While Artificial Intelligence might create jobs in the tech industry, it’s pegged to cause a huge loss of traditional jobs: some 3 million in Australia, give or take. (You can even check to see if you job is threatened here). Others go so far as to claim that the “rise of robots” will lead to unemployment levels greater than 50%. The Guardian’s economics editor, Larry Elliott, says the potentially large unemployment levels that will result from advancing technology mean that the concept of a Universal Basic Income is an idea whose time may well have come.

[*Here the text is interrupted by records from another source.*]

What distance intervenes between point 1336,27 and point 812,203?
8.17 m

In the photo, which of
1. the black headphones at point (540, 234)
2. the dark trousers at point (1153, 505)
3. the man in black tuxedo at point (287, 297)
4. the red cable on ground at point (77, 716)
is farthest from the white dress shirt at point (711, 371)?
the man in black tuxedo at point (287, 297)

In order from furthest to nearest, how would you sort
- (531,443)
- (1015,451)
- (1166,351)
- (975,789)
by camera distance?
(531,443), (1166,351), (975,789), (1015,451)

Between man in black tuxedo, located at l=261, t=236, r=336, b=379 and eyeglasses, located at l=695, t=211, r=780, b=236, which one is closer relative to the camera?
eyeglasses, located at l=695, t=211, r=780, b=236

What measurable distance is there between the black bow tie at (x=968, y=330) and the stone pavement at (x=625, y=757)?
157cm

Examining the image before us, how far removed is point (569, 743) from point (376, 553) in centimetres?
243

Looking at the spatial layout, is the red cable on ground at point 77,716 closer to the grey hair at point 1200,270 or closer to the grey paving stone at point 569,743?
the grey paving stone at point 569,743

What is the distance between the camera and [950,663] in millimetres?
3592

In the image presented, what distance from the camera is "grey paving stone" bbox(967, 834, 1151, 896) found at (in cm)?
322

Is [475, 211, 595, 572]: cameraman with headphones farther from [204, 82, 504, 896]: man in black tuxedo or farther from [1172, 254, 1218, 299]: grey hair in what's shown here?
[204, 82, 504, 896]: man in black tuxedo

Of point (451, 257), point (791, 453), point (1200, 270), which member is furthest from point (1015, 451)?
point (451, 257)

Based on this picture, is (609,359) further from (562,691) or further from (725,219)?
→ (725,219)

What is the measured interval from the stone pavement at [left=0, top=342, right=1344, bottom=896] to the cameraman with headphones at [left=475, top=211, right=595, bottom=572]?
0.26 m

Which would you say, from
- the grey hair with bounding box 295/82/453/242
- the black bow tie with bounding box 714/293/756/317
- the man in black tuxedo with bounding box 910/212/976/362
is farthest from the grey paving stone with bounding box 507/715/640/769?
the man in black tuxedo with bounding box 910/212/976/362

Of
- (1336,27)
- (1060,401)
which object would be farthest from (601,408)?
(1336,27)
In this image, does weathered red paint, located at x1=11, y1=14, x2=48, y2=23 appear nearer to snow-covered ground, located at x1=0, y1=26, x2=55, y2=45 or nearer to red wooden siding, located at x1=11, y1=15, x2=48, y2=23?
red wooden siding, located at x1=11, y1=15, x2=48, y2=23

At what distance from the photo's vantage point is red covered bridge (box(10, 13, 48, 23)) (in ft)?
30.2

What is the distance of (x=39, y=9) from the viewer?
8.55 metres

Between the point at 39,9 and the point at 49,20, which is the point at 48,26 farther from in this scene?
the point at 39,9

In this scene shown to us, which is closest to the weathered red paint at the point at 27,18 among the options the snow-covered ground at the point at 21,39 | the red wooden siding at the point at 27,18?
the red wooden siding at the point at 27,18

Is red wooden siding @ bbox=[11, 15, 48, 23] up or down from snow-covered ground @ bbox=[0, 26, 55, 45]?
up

But AI is taking jobs that are hard to fill, too. Truck driving, for example, an industry with chronic staff shortages in the USA. But in October 2016 a world-first took place in Colorado, USA: a truck carrying a load of Budweiser beer made the majority of its delivery without a driver at the wheel – at least until it neared its destination, where the driver took over to guide the 18-wheeler the last few miles to the depot. It was the result of years of development from San Francisco startup Otto, which had recently been purchased by Uber. The project has now progressed to the stage that Uber has self-driving trucks delivering on a daily basis in Arizona. At the time of writing, Otto’s rival, Waymo, is reputedly about to start self-driving deliveries in Atlanta. Upshot being: the self-driving vehicle is no longer the stuff of science fiction – it’s a reality coming soon to a highway near you (at least, it is in the good ol’ USA).
‘At this stage, there are still a lot of unknowns with AI, but the industry is abuzz with its potential,’ says Carmen Watts, co-founder of Red Cloud Digital. ‘It could potentially help you manage investments, manage your social media analysis, predict sales and customer trends, and more.’